To keep Robbie safe, she could do no less.

She started with the bottle caps she had stored. She had originally collected them in order to give to Robbie to play with, either when he got big enough that they weren’t a choking hazard or when she acquired some glue to shape them all into something bigger.

Wendy sat cross-legged on the worn floorboards of the bedroom, caps scattered in front of her. Focused and determined, she fixed her gaze on a lone bottle cap. Channelling her newfound awareness, she envisioned the cap lifting off the floor. Her small hands trembled with concentration as she willed it to defy gravity. Minutes turned to hours weighted in silent intensity. She didn’t dare turn the radio on, lest she wake Robbie up.

Unfortunately, the bottle cap remained stubbornly grounded, resisting her.

Frustration welled up within her. Her brow furrowed deeper, and her hands balled into fists. Only the moon shining through the window bore witness to her growing impatience.
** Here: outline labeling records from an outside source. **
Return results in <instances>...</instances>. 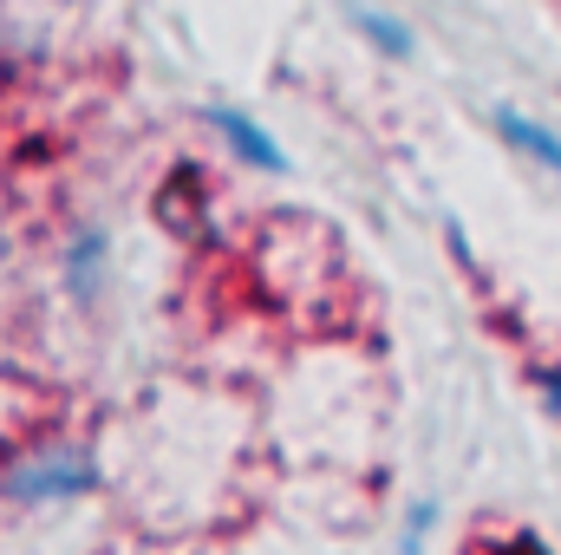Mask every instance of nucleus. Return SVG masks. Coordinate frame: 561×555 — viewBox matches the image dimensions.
Wrapping results in <instances>:
<instances>
[{
	"instance_id": "obj_1",
	"label": "nucleus",
	"mask_w": 561,
	"mask_h": 555,
	"mask_svg": "<svg viewBox=\"0 0 561 555\" xmlns=\"http://www.w3.org/2000/svg\"><path fill=\"white\" fill-rule=\"evenodd\" d=\"M92 490H99V457H92V444H72V438L26 444L0 471V497L20 510H59V503L92 497Z\"/></svg>"
},
{
	"instance_id": "obj_2",
	"label": "nucleus",
	"mask_w": 561,
	"mask_h": 555,
	"mask_svg": "<svg viewBox=\"0 0 561 555\" xmlns=\"http://www.w3.org/2000/svg\"><path fill=\"white\" fill-rule=\"evenodd\" d=\"M203 125L229 144L236 163L268 170V177H287V150H280V138L262 125V118H249V112H236V105H203Z\"/></svg>"
},
{
	"instance_id": "obj_3",
	"label": "nucleus",
	"mask_w": 561,
	"mask_h": 555,
	"mask_svg": "<svg viewBox=\"0 0 561 555\" xmlns=\"http://www.w3.org/2000/svg\"><path fill=\"white\" fill-rule=\"evenodd\" d=\"M59 281H66L72 307H99V294H105V281H112V236L92 229V223L72 229L66 249H59Z\"/></svg>"
},
{
	"instance_id": "obj_4",
	"label": "nucleus",
	"mask_w": 561,
	"mask_h": 555,
	"mask_svg": "<svg viewBox=\"0 0 561 555\" xmlns=\"http://www.w3.org/2000/svg\"><path fill=\"white\" fill-rule=\"evenodd\" d=\"M490 125H496V138L510 144L516 157H529V163H542L549 177H561V132L556 125H542V118H529V112H516V105H496Z\"/></svg>"
},
{
	"instance_id": "obj_5",
	"label": "nucleus",
	"mask_w": 561,
	"mask_h": 555,
	"mask_svg": "<svg viewBox=\"0 0 561 555\" xmlns=\"http://www.w3.org/2000/svg\"><path fill=\"white\" fill-rule=\"evenodd\" d=\"M353 26L366 33V46H379L386 59H412L419 53V33L399 20V13H379V7H353Z\"/></svg>"
},
{
	"instance_id": "obj_6",
	"label": "nucleus",
	"mask_w": 561,
	"mask_h": 555,
	"mask_svg": "<svg viewBox=\"0 0 561 555\" xmlns=\"http://www.w3.org/2000/svg\"><path fill=\"white\" fill-rule=\"evenodd\" d=\"M431 530H437V503L419 497L412 510H405V536H399V555H431Z\"/></svg>"
},
{
	"instance_id": "obj_7",
	"label": "nucleus",
	"mask_w": 561,
	"mask_h": 555,
	"mask_svg": "<svg viewBox=\"0 0 561 555\" xmlns=\"http://www.w3.org/2000/svg\"><path fill=\"white\" fill-rule=\"evenodd\" d=\"M33 59V39H26V26H13V13L0 7V66H26Z\"/></svg>"
},
{
	"instance_id": "obj_8",
	"label": "nucleus",
	"mask_w": 561,
	"mask_h": 555,
	"mask_svg": "<svg viewBox=\"0 0 561 555\" xmlns=\"http://www.w3.org/2000/svg\"><path fill=\"white\" fill-rule=\"evenodd\" d=\"M529 380H536V399H542V412L561 424V360H542Z\"/></svg>"
},
{
	"instance_id": "obj_9",
	"label": "nucleus",
	"mask_w": 561,
	"mask_h": 555,
	"mask_svg": "<svg viewBox=\"0 0 561 555\" xmlns=\"http://www.w3.org/2000/svg\"><path fill=\"white\" fill-rule=\"evenodd\" d=\"M503 555H556V550H549V543H542L536 530H516V536L503 543Z\"/></svg>"
}]
</instances>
What, was she seriously capable of throwing a whole man, but not a bottle cap!?

Doubt crept into her mind, and frustration gave way to a sense of inadequacy.

“What the fuck is your problem?” she hissed towards the bottle cap.

The cap in questioned remained unmoving.

Well fuck this.

“What do you want me to say, Wingardium Leviosa?” she snapped. She was done with this bullshit.

The moment she finished, she felt it. A rush, and then a crackle, and then BANG.

The entire pile of bottle caps shot up into the air, hit the ceiling, and rained down on top of her.

She sat frozen.

A good quarter of the caps hit the pile of tin cans stacked in the corner with resounding clangs. Robbie shifted in bed with a whimper, and turned to face her, eyes cracking open.

“Wen?” he whimpered.

“Go back to sleep Robbie.” Wendy whispered. “Just go back to sleep.”